Now, today’s point. I’ve been worrying recently about digital photos. Specifically the fact the fact that I now have 8.74 gigabytes of them (4,782 files distributed through a hierarchy of 137 folders) and they exist on my laptop hard disk and are backed up on to a not very structured set of CDs and DVDs that are all in the house or office but I couldn’t put my hand on them straight away. Laptop Hard Disks fail (regularly from our experience at work) and more than half the time my laptop is in the same location as many of the archive CDs anyway (and my house has some very strange electric wiring). So I’d been worrying about this for some time and was then particularly disheartened when the external USB Hard Disk we have in the office failed as this was the solution I was leaning towards.
Then this morning I happened across an article which doesn’t really propose the solution but covers the problems I had considered (primarily data loss) and some I hadn’t really considered (obsolescence, potential role of third parties, etc.).
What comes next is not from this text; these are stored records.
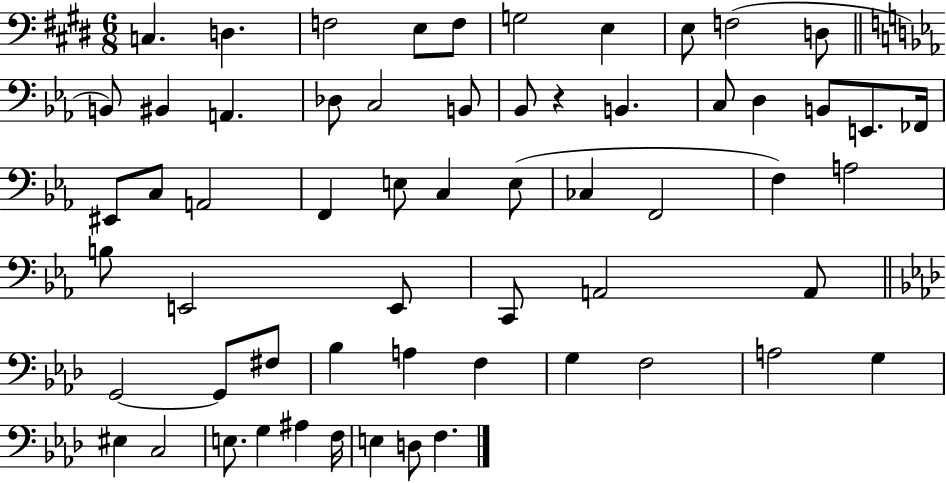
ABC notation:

X:1
T:Untitled
M:6/8
L:1/4
K:E
C, D, F,2 E,/2 F,/2 G,2 E, E,/2 F,2 D,/2 B,,/2 ^B,, A,, _D,/2 C,2 B,,/2 _B,,/2 z B,, C,/2 D, B,,/2 E,,/2 _F,,/4 ^E,,/2 C,/2 A,,2 F,, E,/2 C, E,/2 _C, F,,2 F, A,2 B,/2 E,,2 E,,/2 C,,/2 A,,2 A,,/2 G,,2 G,,/2 ^F,/2 _B, A, F, G, F,2 A,2 G, ^E, C,2 E,/2 G, ^A, F,/4 E, D,/2 F,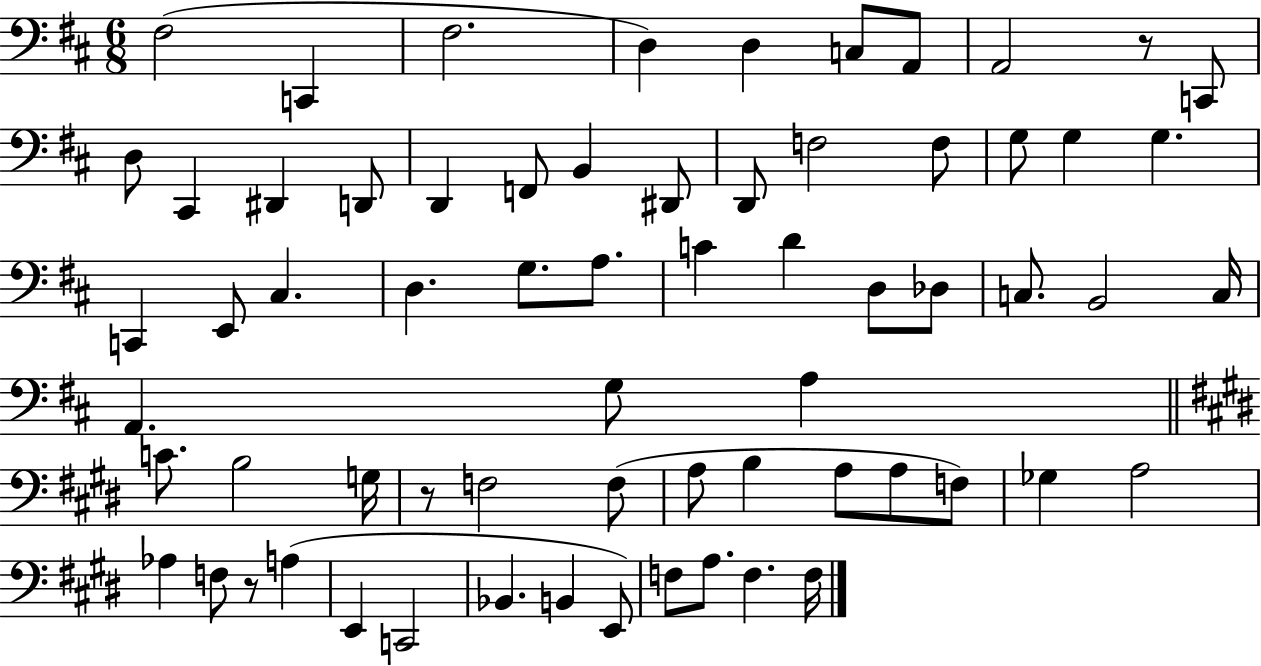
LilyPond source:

{
  \clef bass
  \numericTimeSignature
  \time 6/8
  \key d \major
  fis2( c,4 | fis2. | d4) d4 c8 a,8 | a,2 r8 c,8 | \break d8 cis,4 dis,4 d,8 | d,4 f,8 b,4 dis,8 | d,8 f2 f8 | g8 g4 g4. | \break c,4 e,8 cis4. | d4. g8. a8. | c'4 d'4 d8 des8 | c8. b,2 c16 | \break a,4. g8 a4 | \bar "||" \break \key e \major c'8. b2 g16 | r8 f2 f8( | a8 b4 a8 a8 f8) | ges4 a2 | \break aes4 f8 r8 a4( | e,4 c,2 | bes,4. b,4 e,8) | f8 a8. f4. f16 | \break \bar "|."
}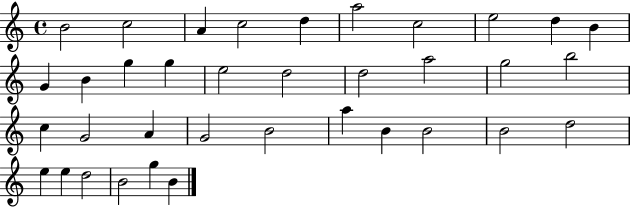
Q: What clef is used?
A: treble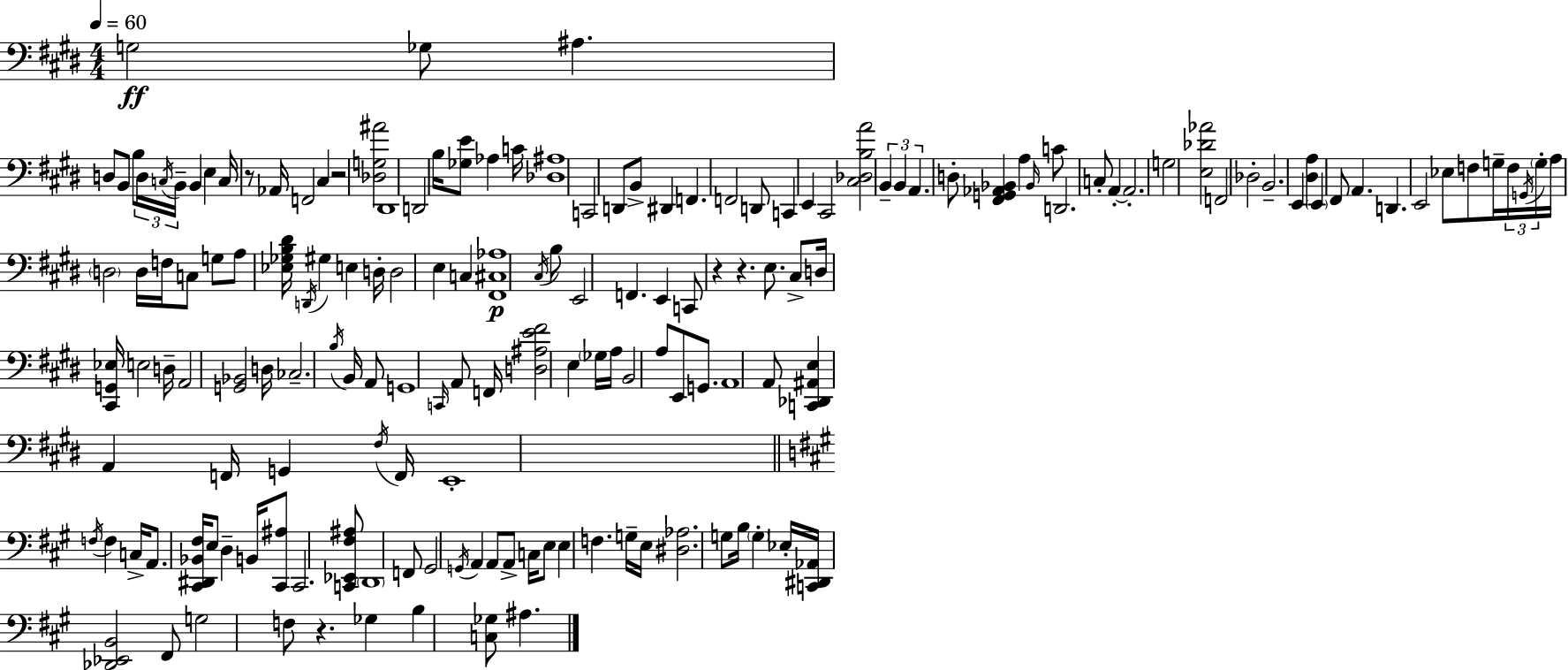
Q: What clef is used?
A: bass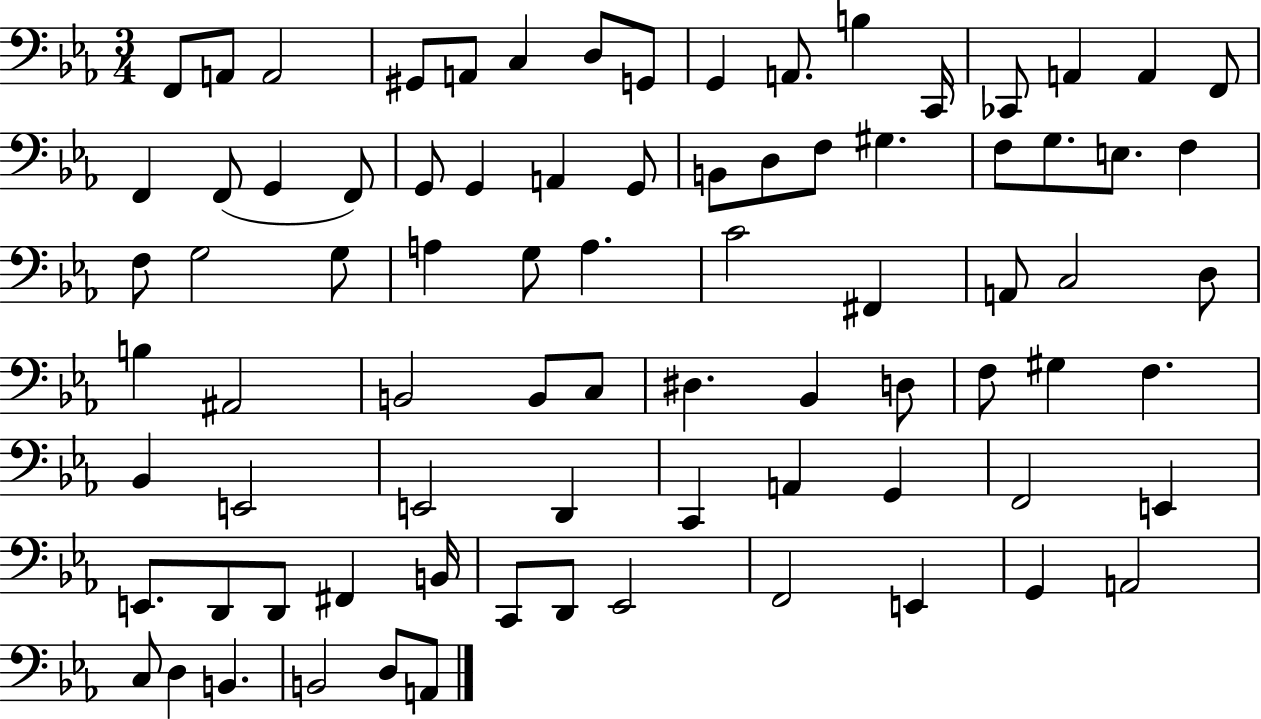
F2/e A2/e A2/h G#2/e A2/e C3/q D3/e G2/e G2/q A2/e. B3/q C2/s CES2/e A2/q A2/q F2/e F2/q F2/e G2/q F2/e G2/e G2/q A2/q G2/e B2/e D3/e F3/e G#3/q. F3/e G3/e. E3/e. F3/q F3/e G3/h G3/e A3/q G3/e A3/q. C4/h F#2/q A2/e C3/h D3/e B3/q A#2/h B2/h B2/e C3/e D#3/q. Bb2/q D3/e F3/e G#3/q F3/q. Bb2/q E2/h E2/h D2/q C2/q A2/q G2/q F2/h E2/q E2/e. D2/e D2/e F#2/q B2/s C2/e D2/e Eb2/h F2/h E2/q G2/q A2/h C3/e D3/q B2/q. B2/h D3/e A2/e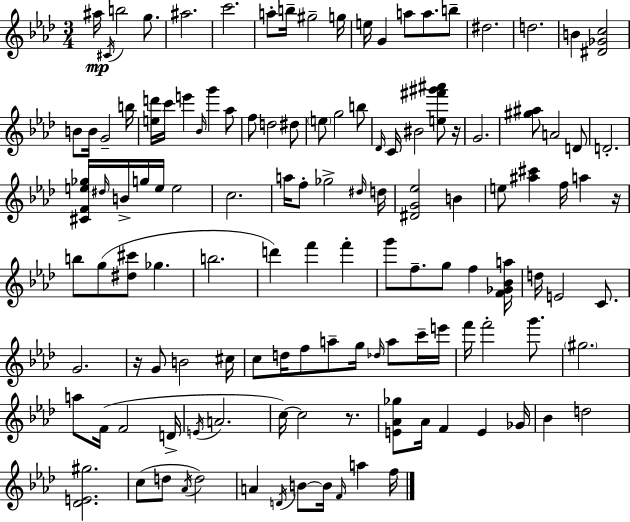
A#5/s C#4/s B5/h G5/e. A#5/h. C6/h. A5/e B5/s G#5/h G5/s E5/s G4/q A5/e A5/e. B5/e D#5/h. D5/h. B4/q [D#4,Gb4,C5]/h B4/e B4/s G4/h B5/s [E5,D6]/s C6/s E6/q Bb4/s G6/q Ab5/e F5/e D5/h D#5/e E5/e G5/h B5/e Db4/s C4/s BIS4/h [E5,F#6,G#6,A#6]/e R/s G4/h. [G#5,A#5]/e A4/h D4/e D4/h. [C#4,F4,E5,Gb5]/s D#5/s B4/s G5/s E5/s E5/h C5/h. A5/s F5/e Gb5/h D#5/s D5/s [D#4,G4,Eb5]/h B4/q E5/e [A#5,C#6]/q F5/s A5/q R/s B5/e G5/e [D#5,C#6]/e Gb5/q. B5/h. D6/q F6/q F6/q G6/e F5/e. G5/e F5/q [F4,Gb4,Bb4,A5]/s D5/s E4/h C4/e. G4/h. R/s G4/e B4/h C#5/s C5/e D5/s F5/e A5/e G5/s Db5/s A5/e C6/s E6/s F6/s F6/h G6/e. G#5/h. A5/e F4/s F4/h D4/s E4/s A4/h. C5/s C5/h R/e. [E4,Ab4,Gb5]/e Ab4/s F4/q E4/q Gb4/s Bb4/q D5/h [Db4,E4,G#5]/h. C5/e D5/e Ab4/s D5/h A4/q D4/s B4/e B4/s F4/s A5/q F5/s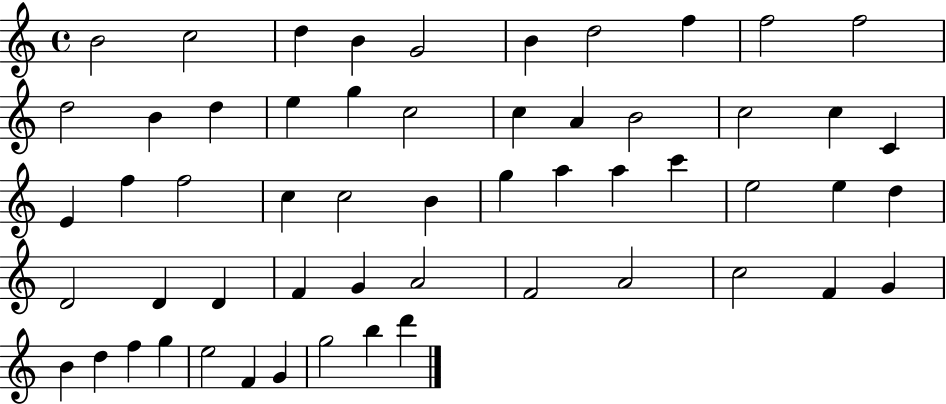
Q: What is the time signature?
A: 4/4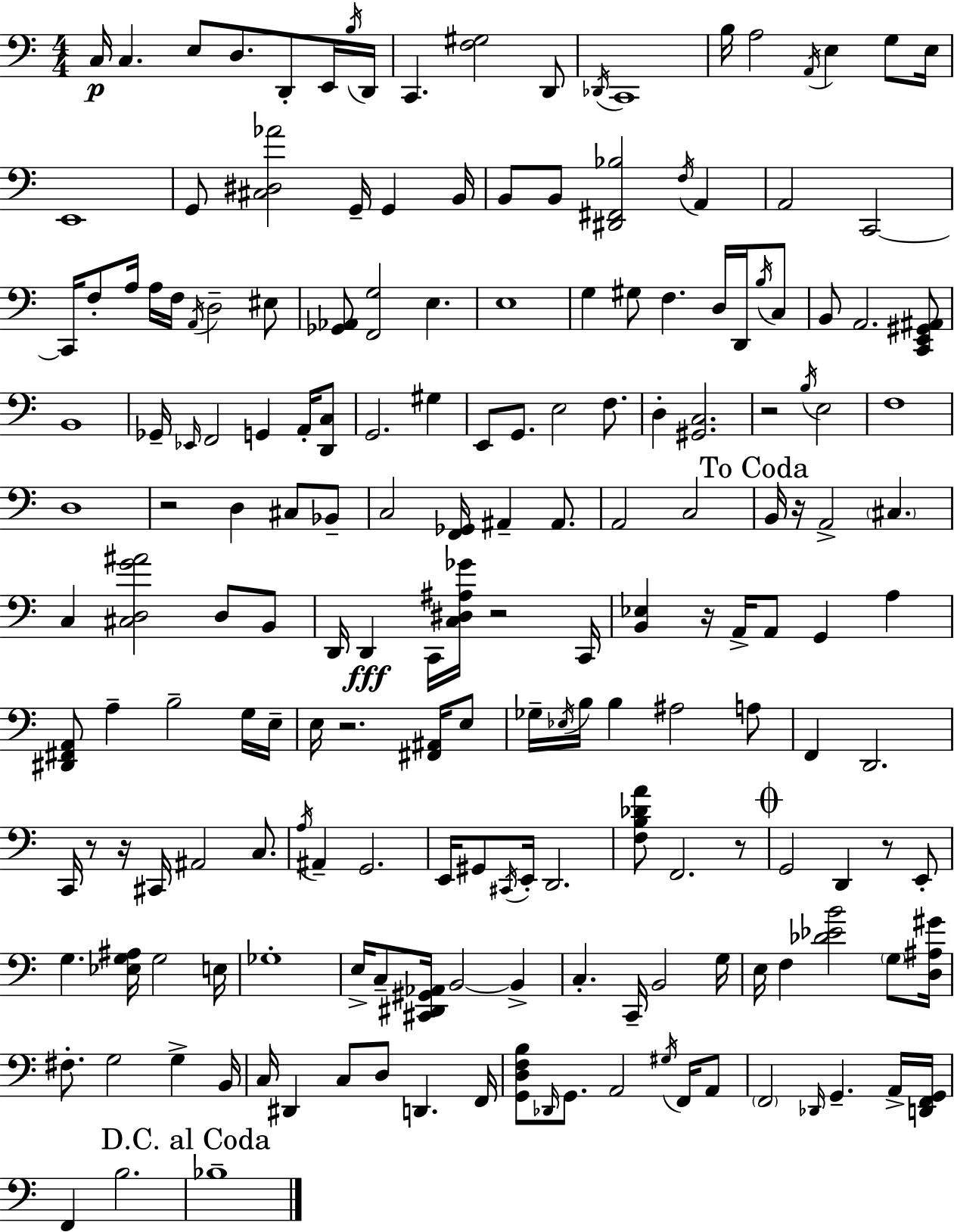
X:1
T:Untitled
M:4/4
L:1/4
K:C
C,/4 C, E,/2 D,/2 D,,/2 E,,/4 B,/4 D,,/4 C,, [F,^G,]2 D,,/2 _D,,/4 C,,4 B,/4 A,2 A,,/4 E, G,/2 E,/4 E,,4 G,,/2 [^C,^D,_A]2 G,,/4 G,, B,,/4 B,,/2 B,,/2 [^D,,^F,,_B,]2 F,/4 A,, A,,2 C,,2 C,,/4 F,/2 A,/4 A,/4 F,/4 A,,/4 D,2 ^E,/2 [_G,,_A,,]/2 [F,,G,]2 E, E,4 G, ^G,/2 F, D,/4 D,,/4 B,/4 C,/2 B,,/2 A,,2 [C,,E,,^G,,^A,,]/2 B,,4 _G,,/4 _E,,/4 F,,2 G,, A,,/4 [D,,C,]/2 G,,2 ^G, E,,/2 G,,/2 E,2 F,/2 D, [^G,,C,]2 z2 B,/4 E,2 F,4 D,4 z2 D, ^C,/2 _B,,/2 C,2 [F,,_G,,]/4 ^A,, ^A,,/2 A,,2 C,2 B,,/4 z/4 A,,2 ^C, C, [^C,D,G^A]2 D,/2 B,,/2 D,,/4 D,, C,,/4 [C,^D,^A,_G]/4 z2 C,,/4 [B,,_E,] z/4 A,,/4 A,,/2 G,, A, [^D,,^F,,A,,]/2 A, B,2 G,/4 E,/4 E,/4 z2 [^F,,^A,,]/4 E,/2 _G,/4 _E,/4 B,/4 B, ^A,2 A,/2 F,, D,,2 C,,/4 z/2 z/4 ^C,,/4 ^A,,2 C,/2 A,/4 ^A,, G,,2 E,,/4 ^G,,/2 ^C,,/4 E,,/4 D,,2 [F,B,_DA]/2 F,,2 z/2 G,,2 D,, z/2 E,,/2 G, [_E,G,^A,]/4 G,2 E,/4 _G,4 E,/4 C,/2 [^C,,^D,,^G,,_A,,]/4 B,,2 B,, C, C,,/4 B,,2 G,/4 E,/4 F, [_D_EB]2 G,/2 [D,^A,^G]/4 ^F,/2 G,2 G, B,,/4 C,/4 ^D,, C,/2 D,/2 D,, F,,/4 [G,,D,F,B,]/2 _D,,/4 G,,/2 A,,2 ^G,/4 F,,/4 A,,/2 F,,2 _D,,/4 G,, A,,/4 [D,,F,,G,,]/4 F,, B,2 _B,4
http://www.theregister.co.uk/2005/02/21/forgetting_digital_memories/
Now I’m not sufficiently pessimistic to think that in any kind of time frame I’m concerned with we’ll arrive at the point where we lack access to a device capable of displaying jpeg images, but CDs seems possible (I no longer have easy access to record player or a VHS player). A colleague was telling me the other day that the recommended option for building the servers we buy is now to boot from a USB stick and they supply stick images for this purpose. The servers in question don’t have CD drives and certainly don’t have floppy drives (that’s three generations of standard boot media in my short career).

So how much time/effort/money to spend on the ‘data integrity’ of my personal data, how many layers of resilience? The sheer volume of storing it once is mind boggling never mind two or three times. I took over 5 gigabytes of digital photos last year. Assume that remained flat that’s 250 gigabytes of photos alone over the next 50 years. What about blog entries, emails, letters, etc? Is P2P the solution or third party data banks – I’m not sure but I am sure that I, like most people could be doing rather better just with the technology I have available.